# Your own spice mixes



## NaeKid (Oct 17, 2008)

Found a great site with many "mixed" spices that you may like to use everyday. Instead of paying the big-bux for pre-mixed, you do it your own self.

Budget101.com - - Frugal Seasoning and Spice Mix Recipes for everyday use

I am using this site to figure if the premixed seasonings would have black pepper due to my allergy to that commonly used flavoring.


----------



## *Andi (Nov 8, 2009)

Oh .... very nice! :2thumb:

Thanks for the link!


----------



## mdprepper (Jan 22, 2010)

Great site!! Thank you.:2thumb:


----------



## gypsysue (Mar 27, 2010)

Wow, thanks!
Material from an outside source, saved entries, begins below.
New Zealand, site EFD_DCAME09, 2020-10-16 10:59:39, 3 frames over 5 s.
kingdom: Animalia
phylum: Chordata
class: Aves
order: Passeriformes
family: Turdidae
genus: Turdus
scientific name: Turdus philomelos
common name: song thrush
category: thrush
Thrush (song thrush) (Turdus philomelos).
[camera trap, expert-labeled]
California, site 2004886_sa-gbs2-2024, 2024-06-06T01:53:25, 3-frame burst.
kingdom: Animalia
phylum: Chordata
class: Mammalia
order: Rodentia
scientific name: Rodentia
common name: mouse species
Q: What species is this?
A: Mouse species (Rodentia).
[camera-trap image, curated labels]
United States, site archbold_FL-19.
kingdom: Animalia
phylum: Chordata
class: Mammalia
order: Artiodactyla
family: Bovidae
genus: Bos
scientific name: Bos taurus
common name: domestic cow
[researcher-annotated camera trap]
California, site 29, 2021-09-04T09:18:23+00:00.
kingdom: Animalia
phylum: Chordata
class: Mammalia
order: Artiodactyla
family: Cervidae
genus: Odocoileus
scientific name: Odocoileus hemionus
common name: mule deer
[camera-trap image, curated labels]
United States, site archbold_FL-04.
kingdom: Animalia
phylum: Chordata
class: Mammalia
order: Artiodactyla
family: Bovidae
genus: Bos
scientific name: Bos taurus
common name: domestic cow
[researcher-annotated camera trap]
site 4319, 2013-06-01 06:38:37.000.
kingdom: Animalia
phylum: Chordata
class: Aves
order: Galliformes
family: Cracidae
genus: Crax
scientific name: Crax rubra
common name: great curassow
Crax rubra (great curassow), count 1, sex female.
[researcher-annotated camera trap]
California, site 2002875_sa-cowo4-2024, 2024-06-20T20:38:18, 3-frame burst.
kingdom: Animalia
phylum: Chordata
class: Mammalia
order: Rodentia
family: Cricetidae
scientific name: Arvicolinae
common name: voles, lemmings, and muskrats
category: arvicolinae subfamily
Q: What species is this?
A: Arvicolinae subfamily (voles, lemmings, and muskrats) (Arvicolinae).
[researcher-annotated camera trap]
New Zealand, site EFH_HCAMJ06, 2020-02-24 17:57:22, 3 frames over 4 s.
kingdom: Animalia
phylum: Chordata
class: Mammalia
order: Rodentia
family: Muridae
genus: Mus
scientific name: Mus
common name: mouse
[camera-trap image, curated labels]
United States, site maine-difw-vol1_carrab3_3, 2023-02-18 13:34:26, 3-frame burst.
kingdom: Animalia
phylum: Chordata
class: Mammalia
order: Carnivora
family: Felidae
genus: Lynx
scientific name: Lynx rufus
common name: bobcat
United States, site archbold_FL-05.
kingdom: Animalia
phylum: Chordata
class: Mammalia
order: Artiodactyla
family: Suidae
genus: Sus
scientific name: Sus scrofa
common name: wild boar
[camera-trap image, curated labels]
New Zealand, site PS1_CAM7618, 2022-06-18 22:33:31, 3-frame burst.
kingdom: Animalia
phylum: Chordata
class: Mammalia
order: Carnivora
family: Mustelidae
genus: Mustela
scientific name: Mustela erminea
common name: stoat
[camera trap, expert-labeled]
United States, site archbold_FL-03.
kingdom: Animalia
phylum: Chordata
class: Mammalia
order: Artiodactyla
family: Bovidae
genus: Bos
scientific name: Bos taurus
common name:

I scanned the list on the site and found several of my favorites! Great money-saving resource! Plus, now I can tweak them to our preferences, like less salt, etc.


----------



## NaeKid (Oct 17, 2008)

Glad that you like them all!!!


----------



## Littlebit (Apr 20, 2010)

:2thumb: Thanks for the link. Very Cool!


----------



## Ravensoracle (Oct 4, 2010)

That just made it to our bookmarks of sites too read. Great Find


----------



## Frugal_Farmers (Dec 13, 2010)

Awesome list--thanks for sharing it.


----------



## The_Blob (Dec 24, 2008)

Ravensoracle said:


> That just made it to our bookmarks of sites too read. Great Find


I already had the main page bookmarked, but I haven't been there for a few weeks  thanx for the reminder


----------



## DoubleXL (Oct 1, 2009)

Great List thanks for the info.


----------



## Freyadog (Jan 27, 2010)

Been making most of those for years. I have about 40 pages of mixes that I use.


----------